Following in the footsteps of an open beta which reportedly attracted over one million players in July, the MMO is racking up some impressive Steam numbers on its release day.
According to SteamDB, New World has attracted as many as 707,230 concurrent players today.
Only four titles have ever attracted more concurrent players: PUBG Battlegrounds (3,257,248), Counter-Strike: Global Offensive (1,308,963), Dota 2 (1,295,114) and Cyberpunk 2077 (1,054,388).
New World was originally scheduled to launch last May before being delayed on four separate occasions.
The MMO “pits players against the haunted wilderness of Aeternum, a mysterious supernatural island in the twilight of the Age of Exploration”.
The game’s start will be encouraging for Amazon, which has struggled to penetrate the competitive video games market.
Development of the company’s team-based shooter Crucible officially ceased in October 2020, just five months after the game’s launch, following its struggle to attract a significant player base.
More recently Amazon cancelled a Lord of the Rings MMO, reportedly because of a dispute with Tencent, the parent company of the title’s co-developer Athlon Games.
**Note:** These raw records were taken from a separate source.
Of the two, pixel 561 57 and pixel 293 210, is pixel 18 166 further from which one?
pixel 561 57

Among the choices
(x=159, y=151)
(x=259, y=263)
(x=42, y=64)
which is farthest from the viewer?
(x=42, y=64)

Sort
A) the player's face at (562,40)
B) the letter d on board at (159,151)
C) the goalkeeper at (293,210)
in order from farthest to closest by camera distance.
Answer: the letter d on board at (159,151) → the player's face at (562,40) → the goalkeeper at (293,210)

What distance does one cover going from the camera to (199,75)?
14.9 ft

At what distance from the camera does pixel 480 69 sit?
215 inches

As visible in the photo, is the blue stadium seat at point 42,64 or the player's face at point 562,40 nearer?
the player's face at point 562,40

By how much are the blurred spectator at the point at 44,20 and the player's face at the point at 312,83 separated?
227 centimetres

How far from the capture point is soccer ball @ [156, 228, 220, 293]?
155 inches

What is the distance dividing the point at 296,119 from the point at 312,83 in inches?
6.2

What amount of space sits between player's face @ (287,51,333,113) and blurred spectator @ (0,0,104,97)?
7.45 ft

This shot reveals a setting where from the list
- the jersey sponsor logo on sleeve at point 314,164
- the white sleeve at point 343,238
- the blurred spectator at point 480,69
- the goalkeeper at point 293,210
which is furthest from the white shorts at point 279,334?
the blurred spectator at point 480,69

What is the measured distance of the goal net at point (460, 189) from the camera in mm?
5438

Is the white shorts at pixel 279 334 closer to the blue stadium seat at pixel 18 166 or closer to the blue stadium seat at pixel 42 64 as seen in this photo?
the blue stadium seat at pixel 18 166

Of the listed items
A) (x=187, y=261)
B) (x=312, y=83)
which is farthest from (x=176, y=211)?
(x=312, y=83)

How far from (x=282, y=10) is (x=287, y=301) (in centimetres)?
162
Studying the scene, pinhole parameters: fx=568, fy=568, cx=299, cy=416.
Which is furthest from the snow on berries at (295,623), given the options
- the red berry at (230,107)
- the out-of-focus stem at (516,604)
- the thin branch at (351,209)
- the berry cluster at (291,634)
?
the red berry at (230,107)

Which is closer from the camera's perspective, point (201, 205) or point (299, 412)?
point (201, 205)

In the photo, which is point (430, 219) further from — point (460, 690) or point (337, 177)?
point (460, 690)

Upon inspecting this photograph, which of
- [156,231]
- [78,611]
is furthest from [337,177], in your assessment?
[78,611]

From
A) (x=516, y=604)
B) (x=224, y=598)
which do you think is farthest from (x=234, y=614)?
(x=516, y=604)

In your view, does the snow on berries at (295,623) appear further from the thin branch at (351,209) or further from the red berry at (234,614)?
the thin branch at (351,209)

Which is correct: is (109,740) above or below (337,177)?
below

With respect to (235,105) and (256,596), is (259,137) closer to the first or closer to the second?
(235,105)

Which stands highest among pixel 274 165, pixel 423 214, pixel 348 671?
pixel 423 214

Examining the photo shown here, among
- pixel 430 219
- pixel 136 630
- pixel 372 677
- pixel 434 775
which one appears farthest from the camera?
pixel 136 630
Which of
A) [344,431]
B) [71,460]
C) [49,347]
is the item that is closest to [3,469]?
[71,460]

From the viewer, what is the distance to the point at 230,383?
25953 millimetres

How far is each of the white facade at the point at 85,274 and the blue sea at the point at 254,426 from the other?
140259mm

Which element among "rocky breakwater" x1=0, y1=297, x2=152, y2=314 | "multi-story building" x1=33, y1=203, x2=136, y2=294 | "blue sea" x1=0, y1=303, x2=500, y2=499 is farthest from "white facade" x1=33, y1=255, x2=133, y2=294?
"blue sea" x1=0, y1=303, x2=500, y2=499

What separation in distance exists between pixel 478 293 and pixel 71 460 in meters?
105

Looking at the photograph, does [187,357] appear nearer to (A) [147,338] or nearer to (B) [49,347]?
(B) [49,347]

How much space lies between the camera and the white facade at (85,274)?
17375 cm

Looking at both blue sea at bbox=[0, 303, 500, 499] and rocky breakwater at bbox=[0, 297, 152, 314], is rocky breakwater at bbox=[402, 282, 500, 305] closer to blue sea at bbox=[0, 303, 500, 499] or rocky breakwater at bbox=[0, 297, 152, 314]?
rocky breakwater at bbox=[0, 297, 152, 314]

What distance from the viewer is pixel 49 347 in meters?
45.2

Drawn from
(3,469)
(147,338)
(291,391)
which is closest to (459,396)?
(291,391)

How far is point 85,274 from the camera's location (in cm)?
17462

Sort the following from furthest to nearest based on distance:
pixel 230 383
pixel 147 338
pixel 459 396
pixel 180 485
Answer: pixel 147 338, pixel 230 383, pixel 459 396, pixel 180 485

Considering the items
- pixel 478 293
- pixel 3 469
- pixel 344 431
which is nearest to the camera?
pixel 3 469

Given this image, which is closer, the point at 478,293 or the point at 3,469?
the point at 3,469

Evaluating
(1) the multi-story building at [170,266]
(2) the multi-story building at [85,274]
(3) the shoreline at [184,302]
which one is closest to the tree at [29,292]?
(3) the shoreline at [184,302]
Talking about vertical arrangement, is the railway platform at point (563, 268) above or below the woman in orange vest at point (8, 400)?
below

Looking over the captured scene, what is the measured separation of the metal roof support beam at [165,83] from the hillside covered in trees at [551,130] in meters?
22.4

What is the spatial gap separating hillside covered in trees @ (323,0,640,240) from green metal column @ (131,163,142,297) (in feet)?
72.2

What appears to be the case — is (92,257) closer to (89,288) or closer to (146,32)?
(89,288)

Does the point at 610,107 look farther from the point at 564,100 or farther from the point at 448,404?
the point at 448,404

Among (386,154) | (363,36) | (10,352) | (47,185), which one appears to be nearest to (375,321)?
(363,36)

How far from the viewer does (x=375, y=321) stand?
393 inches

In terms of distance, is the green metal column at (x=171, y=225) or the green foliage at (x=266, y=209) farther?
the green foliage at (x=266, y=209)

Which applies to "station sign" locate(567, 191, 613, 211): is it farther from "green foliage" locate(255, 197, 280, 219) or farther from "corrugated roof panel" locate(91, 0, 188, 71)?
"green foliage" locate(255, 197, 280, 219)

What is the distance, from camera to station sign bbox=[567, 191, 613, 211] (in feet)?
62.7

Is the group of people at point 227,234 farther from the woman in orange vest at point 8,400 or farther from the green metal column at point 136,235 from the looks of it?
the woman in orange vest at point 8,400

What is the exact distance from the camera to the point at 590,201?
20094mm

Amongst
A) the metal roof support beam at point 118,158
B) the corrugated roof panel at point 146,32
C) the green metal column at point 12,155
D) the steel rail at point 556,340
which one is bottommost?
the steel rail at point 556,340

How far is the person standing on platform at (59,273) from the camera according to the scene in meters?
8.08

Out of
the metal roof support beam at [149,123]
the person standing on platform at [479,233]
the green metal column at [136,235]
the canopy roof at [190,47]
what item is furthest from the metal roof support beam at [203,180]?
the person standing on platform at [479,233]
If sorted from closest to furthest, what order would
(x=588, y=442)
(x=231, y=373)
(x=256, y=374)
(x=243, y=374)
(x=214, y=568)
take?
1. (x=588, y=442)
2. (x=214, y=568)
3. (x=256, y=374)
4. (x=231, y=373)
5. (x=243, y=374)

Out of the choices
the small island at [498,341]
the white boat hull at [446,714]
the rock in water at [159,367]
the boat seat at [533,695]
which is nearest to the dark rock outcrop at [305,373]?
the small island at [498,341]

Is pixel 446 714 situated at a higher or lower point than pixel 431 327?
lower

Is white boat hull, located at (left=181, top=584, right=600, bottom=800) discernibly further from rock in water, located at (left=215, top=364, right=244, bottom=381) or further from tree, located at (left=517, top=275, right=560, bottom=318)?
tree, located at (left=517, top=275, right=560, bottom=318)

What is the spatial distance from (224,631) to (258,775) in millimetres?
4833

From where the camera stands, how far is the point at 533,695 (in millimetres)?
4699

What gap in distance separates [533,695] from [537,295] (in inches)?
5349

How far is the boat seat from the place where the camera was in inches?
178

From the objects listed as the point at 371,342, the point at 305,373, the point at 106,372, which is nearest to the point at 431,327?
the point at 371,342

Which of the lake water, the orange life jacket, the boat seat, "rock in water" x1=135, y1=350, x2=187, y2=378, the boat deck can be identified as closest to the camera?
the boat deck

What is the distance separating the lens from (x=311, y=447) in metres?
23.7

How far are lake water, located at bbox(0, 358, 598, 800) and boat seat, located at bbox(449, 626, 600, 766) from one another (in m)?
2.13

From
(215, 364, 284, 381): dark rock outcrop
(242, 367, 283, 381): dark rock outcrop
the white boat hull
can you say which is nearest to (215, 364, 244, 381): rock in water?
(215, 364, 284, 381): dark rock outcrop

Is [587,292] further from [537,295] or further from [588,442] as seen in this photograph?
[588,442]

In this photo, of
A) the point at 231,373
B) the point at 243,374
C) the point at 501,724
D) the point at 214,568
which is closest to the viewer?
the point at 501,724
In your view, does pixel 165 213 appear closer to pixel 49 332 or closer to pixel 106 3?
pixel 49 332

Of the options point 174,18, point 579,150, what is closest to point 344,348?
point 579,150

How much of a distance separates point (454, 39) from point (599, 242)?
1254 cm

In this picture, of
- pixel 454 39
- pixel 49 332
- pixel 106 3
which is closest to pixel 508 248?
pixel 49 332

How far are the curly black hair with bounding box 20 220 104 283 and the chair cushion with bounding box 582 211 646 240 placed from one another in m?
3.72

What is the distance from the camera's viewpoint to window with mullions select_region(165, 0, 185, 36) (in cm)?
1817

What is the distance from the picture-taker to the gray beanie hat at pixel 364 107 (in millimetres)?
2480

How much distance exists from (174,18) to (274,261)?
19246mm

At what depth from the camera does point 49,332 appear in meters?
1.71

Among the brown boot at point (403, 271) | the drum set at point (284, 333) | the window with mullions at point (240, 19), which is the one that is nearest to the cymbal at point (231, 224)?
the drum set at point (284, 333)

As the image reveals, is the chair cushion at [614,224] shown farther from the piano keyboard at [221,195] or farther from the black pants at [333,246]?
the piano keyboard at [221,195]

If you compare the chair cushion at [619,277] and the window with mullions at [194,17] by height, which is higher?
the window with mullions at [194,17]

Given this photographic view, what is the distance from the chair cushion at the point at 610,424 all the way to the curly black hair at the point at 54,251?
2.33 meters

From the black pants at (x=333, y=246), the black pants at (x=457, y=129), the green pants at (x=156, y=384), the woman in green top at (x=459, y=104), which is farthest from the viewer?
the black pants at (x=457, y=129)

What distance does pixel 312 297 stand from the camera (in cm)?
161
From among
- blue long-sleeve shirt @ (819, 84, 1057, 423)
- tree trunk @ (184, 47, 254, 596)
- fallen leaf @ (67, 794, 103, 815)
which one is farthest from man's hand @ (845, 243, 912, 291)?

“When big players want to get into the gaming space, they have to accept it takes a certain amount of time, that for a long time things can be very unpredictable,” Amazon Games’ vice president Christoph Hartmann told GamesIndustry.biz in an interview published last week.
“You can do all the market research you want, but you’re not going to know whether you have a good game until you put it in someone’s hands. Sometimes you don’t even know what you’ve got until it hits the marketplace.
“So many people get out too early because they get nervous about it. Because the toolset they have to judge success, which is driven by numbers, is just not there,” the founder of Take-Two‘s 2K Games label continued.
“You get it once you go to scale, but you go to scale when the game is almost done. Until then, you live in a world of doubts or dreams. That’s the struggle for any big company that wants to get into games.”